Begin EXTRACT TO READ

Date: July 25, 2007
Author(s): Rob Williams
Up until recently, Nikon’s line-up has had many gaps. This past March though, they released their P5000 advanced point-and-shoot camera alongside their D40x D-SLR. Today we are taking a look at the latter, which turns out to be a fantastic offering for those looking to take the plunge into high-quality photography.
Last November, Nikon made an announcement that both delighted some and confused many. The D40 was set out to replace the D50, but not replace it at the same time. Though both cameras had comparable sensors, the D50 was a larger camera, and more comfortable to use overall. However, a few of the pluses on the D40 made many D50-owners consider an “upgrade”.
So the D40 came and had a certain amount of success, although I am not sure about exact numbers. What it brought to the table was a smaller frame, in effect becoming more lightweight than the D50 and other Nikon D-SLRs. Despite its ‘value’ moniker, it was equipped with a 6.1 megapixel sensor capable of 2.5FPS for up to 100 shots of JPEG fine. Indeed, it was a performance camera, regardless of it’s price.
Fast forward to this past March, when Nikon announced their follow-up, the D40x, which we are taking a look at today. People world-wide yelled, “what the?” and for good reason. How was it that Nikon could possibly release an upgrade for a camera that was out for less than five months?
Simple answer: They didn’t. Sure, the D40x shares the same name, but it was targeted more towards the advanced beginner, whereas the D40 was more for the absolute beginner. That said though, any D-SLR can be well-handled by a beginner, it’s just that the D40/x are both designed more towards the novice, thanks to its design and revamped user-interface.
Both the D40 and D40x cannot be compared. The original D40 sells for $525 on average, which includes the updated 18-55mm f/3.5-5.6G II ED AF-S DX Zoom-Nikkor lens, while the D40x without lens retails for an average of $630. So there is a $180 – $200 premium for the D40x, which can be justified a variety of ways:
First, the D40x offers a sensor similar to what’s found in the D80, so it’s capable of 10.2 megapixel images at 3FPS also with a burst rate of up to 100 shots of JPEG fine. In addition, it offers ISO sensitivity as low as 100, while the original D40 cannot go below 200, similar to the D50. Like the original, it offers three focus-points, which I consider to be one of the few downsides of the camera, although some may disagree with it’s overall value. Between both the D40x and D80 though, the number of focus-points is the biggest noticeable difference when shooting, besides the obvious size difference, of course.

End EXTRACT TO READ

| EXERCISE SET |
1. From the Nikon D40x review, return the passage from "Last November, Nikon" up to and including "of it’s price.".
2. According to the Nikon D40x review, what is the average retail price of the D40x without a lens?
3. Extend the Nikon D40x review, starting after its last sentence.

Begin SOURCE DATA

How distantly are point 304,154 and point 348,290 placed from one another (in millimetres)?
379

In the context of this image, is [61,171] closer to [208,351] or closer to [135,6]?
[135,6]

End SOURCE DATA

| TASK RESULTS |
1.
Last November, Nikon made an announcement that both delighted some and confused many. The D40 was set out to replace the D50, but not replace it at the same time. Though both cameras had comparable sensors, the D50 was a larger camera, and more comfortable to use overall. However, a few of the pluses on the D40 made many D50-owners consider an “upgrade”.
So the D40 came and had a certain amount of success, although I am not sure about exact numbers. What it brought to the table was a smaller frame, in effect becoming more lightweight than the D50 and other Nikon D-SLRs. Despite its ‘value’ moniker, it was equipped with a 6.1 megapixel sensor capable of 2.5FPS for up to 100 shots of JPEG fine. Indeed, it was a performance camera, regardless of it’s price.

2. $630

3.
Both the D40 and D40x use a standard F-mount lens support, which lacks the mechanical focus drive pin. Thanks to this, auto-focus will only function properly with AF-S and AF-I lenses. This could be considered another downside, but the selection of compatible lenses is absolutely huge, and you are unlikely to acquire, or want, a lens that is incompatible.
When the time comes to purchase your D40x, chances are it will include either the 18-55mm II lens, or the 18-135mm which was originally launched alongside the D80. Both lenses offer similar quality, but are entirely different in build. The 18-135mm is far bulkier, while the 18-55mm II is small… and cute. I realize my manly status has suddenly decreased, but it’s entirely true. You cannot go wrong with either lens, but the 18-135mm will treat you better if you are looking for a long zoom at a budget price.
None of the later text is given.